What is required: Look through the data below. Show each line where the string "commands" occurs.

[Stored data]
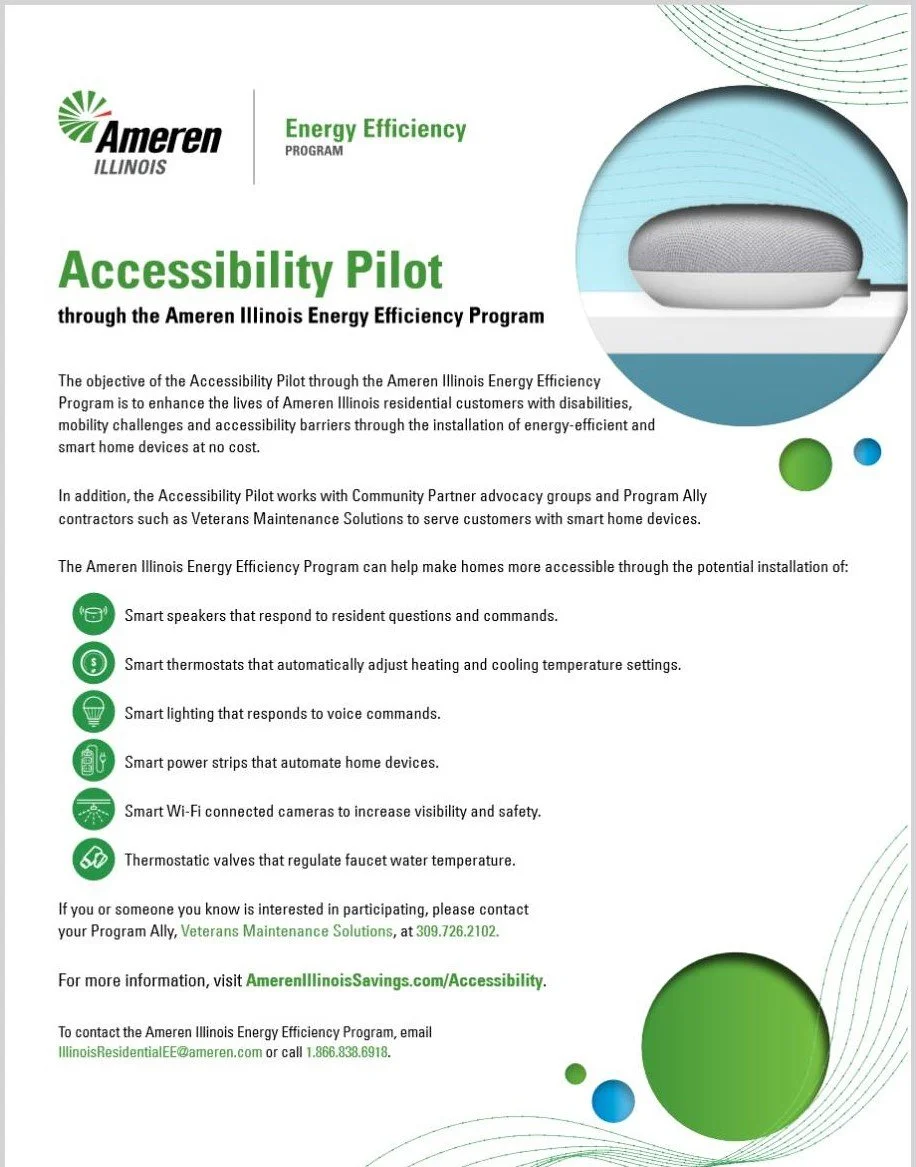 Ameren
ILLINOIS

Energy Efficiency
PROGRAM

Accessibility Pilot

through the Ameren Illinois Energy Efficiency Program

The objective of the Accessibility Pilot through the Ameren Illinois Energy Efficiency Program is to enhance the lives of Ameren Illinois residential customers with disabilities, mobility challenges and accessibility barriers through the installation of energy-efficient and smart home devices at no cost.

In addition, the Accessibility Pilot works with Community Partner advocacy groups and Program Ally contractors such as Veterans Maintenance Solutions to serve customers with smart home devices.

The Ameren Illinois Energy Efficiency Program can help make homes more accessible through the potential installation of:

Smart speakers that respond to resident questions and commands.

Smart thermostats that automatically adjust heating and cooling temperature settings.

Smart lighting that responds to voice commands.

Smart power strips that automate home devices.

Smart Wi-Fi connected cameras to increase visibility and safety.

Thermostatic valves that regulate faucet water temperature.

If you or someone you know is interested in participating, please contact your Program Ally, Veterans Maintenance Solutions, at 309.726.2102.

For more information, visit AmerenIllinoisSavings.com/Accessibility.

To contact the Ameren Illinois Energy Efficiency Program, email IllinoisResidentialEE@ameren.com or call 1.866.838.6918.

Task answer:
Smart speakers that respond to resident questions and commands.
Smart lighting that responds to voice commands.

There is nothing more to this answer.